At about 12:30 pm Pacific a few of the request routers became overloaded and in effect told the rest of the system “stop sending us traffic, we’re too slow!”. This transferred the load onto the remaining request routers, causing a few more of them to also become overloaded, and within minutes nearly all of the request routers were overloaded.
This cascading failure sounds exactly like that other universal network we all share: The electrical grid.
Large blackouts are cascading failures compounded by the failure of the “fuses” meant to isolate still functioning parts of the grid from the failed part.
Sounds a lot like what happened to gmail.
Interestingly the smart people at Google have recognized exactly that:
we have concluded that request routers don’t have sufficient failure isolation (i.e. if there’s a problem in one datacenter, it shouldn’t affect servers in another datacenter) and do not degrade gracefully (e.g. if many request routers are overloaded simultaneously, they all should just get slower instead of refusing to accept traffic and shifting their load).
Sounds like a good start. But what happens if a datacenter catestrofically fails. The routers stop accepting requests because they are gone ( or can’t respond ). Prepare for the next GMail failure.

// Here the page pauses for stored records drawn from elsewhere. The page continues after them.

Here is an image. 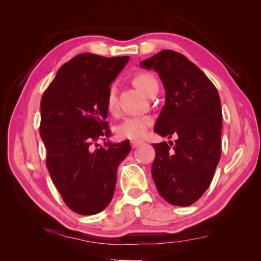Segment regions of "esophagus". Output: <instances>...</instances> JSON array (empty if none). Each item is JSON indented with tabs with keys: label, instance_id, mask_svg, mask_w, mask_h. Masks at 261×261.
Returning a JSON list of instances; mask_svg holds the SVG:
<instances>
[{
	"label": "esophagus",
	"instance_id": "34e87169",
	"mask_svg": "<svg viewBox=\"0 0 261 261\" xmlns=\"http://www.w3.org/2000/svg\"><path fill=\"white\" fill-rule=\"evenodd\" d=\"M145 141L144 140H137V139H134V140H130V145H132V148H137L141 145H144Z\"/></svg>",
	"mask_w": 261,
	"mask_h": 261
}]
</instances>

Modern power systems are designed to be resistant to this sort of cascading failure, but it may be unavoidable (see below). Moreover, since there is no short-term economic benefit to preventing rare large-scale failures, some observers have expressed concern that there is a tendency to erode the resilience of the network over time, which is only corrected after a major failure occurs. It has been claimed that reducing the likelihood of small outages only increases the likelihood of larger ones. In that case, the short-term economic benefit of keeping the individual customer happy increases the likelihood of large-scale blackouts.